Die Tasse dampfte kaum noch, als Elena sie langsam zwischen den Händen drehte. Der Aufenthaltsraum war spärlich beleuchtet, das Mondlicht fiel kühl durch die großen Fenster und zeichnete helle Streifen auf die Kacheln. Es war spät, und die Station lag in einer Stille, die fast bedrohlich wirkte.
„Du siehst aus, als hättest du die letzte Nacht nicht geschlafen.“
Elena hob den Kopf. In der Tür stand Tarek, den Kopf leicht geneigt, wie immer mit einem Ausdruck, der irgendwo zwischen Interesse und mildem Spott lag. Er hielt eine Tasse Kaffee in der Hand, deren Inhalt vermutlich genauso bitter war wie seiner.
„Habe ich nicht.“ Elena zuckte mit den Schultern und blickte zurück in ihre Tasse. „Schlaf ist für die, die nichts zu tun haben.“
Tarek schmunzelte und zog den Stuhl gegenüber zurück. „Oder für die, die wenigstens so tun können, als gäbe es keine Probleme.“ Er ließ sich nieder und sah sie aufmerksam an. „Also, was geht dir durch den Kopf? Du siehst aus, als hättest du etwas gefunden, das du nicht finden wolltest.“
Elena zögerte. Sie mochte Tarek – er war zuverlässig und wachsam, und irgendwie schaffte er es, mit seiner Skepsis Trost zu spenden. Er arbeitete als Systemingenieur in der Station, verantwortlich für die technischen Verbindungen zwischen den Messgeräten und dem Rechenzentrum. Ein stiller Denker, der nie zu viele Fragen stellte, aber auch selten Antworten liegen ließ.
„Es geht um die Resonanzen“, sagte sie schließlich leise.

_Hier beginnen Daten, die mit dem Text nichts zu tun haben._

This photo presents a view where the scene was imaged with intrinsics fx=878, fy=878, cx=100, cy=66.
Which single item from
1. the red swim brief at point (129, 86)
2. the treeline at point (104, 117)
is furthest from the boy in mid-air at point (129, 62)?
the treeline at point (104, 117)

„Die Resonanzen.“ Er wiederholte es langsam, so als würde er das Wort abwägen. „Die, die du letzte Woche schon erwähnt hast?“
Elena nickte. „Sie verstärken sich. Es ist schwer zu erklären – es ist wie ein Flimmern, das in den Daten auftaucht. Minimal, kaum wahrnehmbar. Aber es ist rhythmisch.“
„Ein Rhythmus?“ Tarek zog die Brauen zusammen. „Du meinst, das Universum summt?“
„Vielleicht.“ Elena starrte auf ihre Hände. „Es klingt verrückt. Ich weiß. Aber ich sehe es – in den Quantenfluktuationen der der Mikrowellenhintergrundstrahlung. Und ich spüre es. Als würde etwas tief in der Struktur der Realität schwingen.“
Tarek schwieg für einen Moment, dann trank er einen Schluck Kaffee. „Du weißt schon, wie das klingt, oder?“
„Ja.“ Elena drehte sich zur Fensterfront. Der Wald lag still unter dem Mondlicht, die Baumwipfel kaum mehr als eine schwarze Masse. „Aber wenn es kein Fehler ist, wenn ich recht habe… was bedeutet das?“
„Gute Frage.“ Tarek stellte die Tasse ab und betrachtete sie. Sein Blick war offen, aber dennoch vorsichtig. „Hast du schon mit den anderen gesprochen?“
„Wozu?“ Elena drehte sich zu ihm um. „Damit sie mir erzählen, es seien Artefakte? Messfehler? Vielleicht bin ich die Einzige, die es sieht, aber ich bin mir sicher, dass es real ist.“
Er seufzte und lehnte sich zurück. „Weißt du, warum ich dich mag, Elena? Weil du hartnäckig bist. Und weil du die Dinge siehst, die andere übersehen.“
„Das ist kein Kompliment.“
„Vielleicht doch.“ Er sah sie ernst an. „Hör zu – ich glaube nicht alles, was du sagst. Aber ich glaube, dass du etwas gefunden hast, das wir nicht erklären können. Und wenn das so ist, solltest du weitergraben.“
Elena nickte langsam. Es war nicht die Antwort, die sie wollte, aber es war genug. „Danke, Tarek.“
Er hob die Tasse in einer stillen Geste. „Dafür bin ich da. Außerdem – irgendjemand muss deinen Hund füttern, wenn du dich hier irgendwann in Luft auflöst.“
Nelly hob kurz den Kopf von ihrer Decke und sah zu ihnen herüber, bevor sie wieder einschlief.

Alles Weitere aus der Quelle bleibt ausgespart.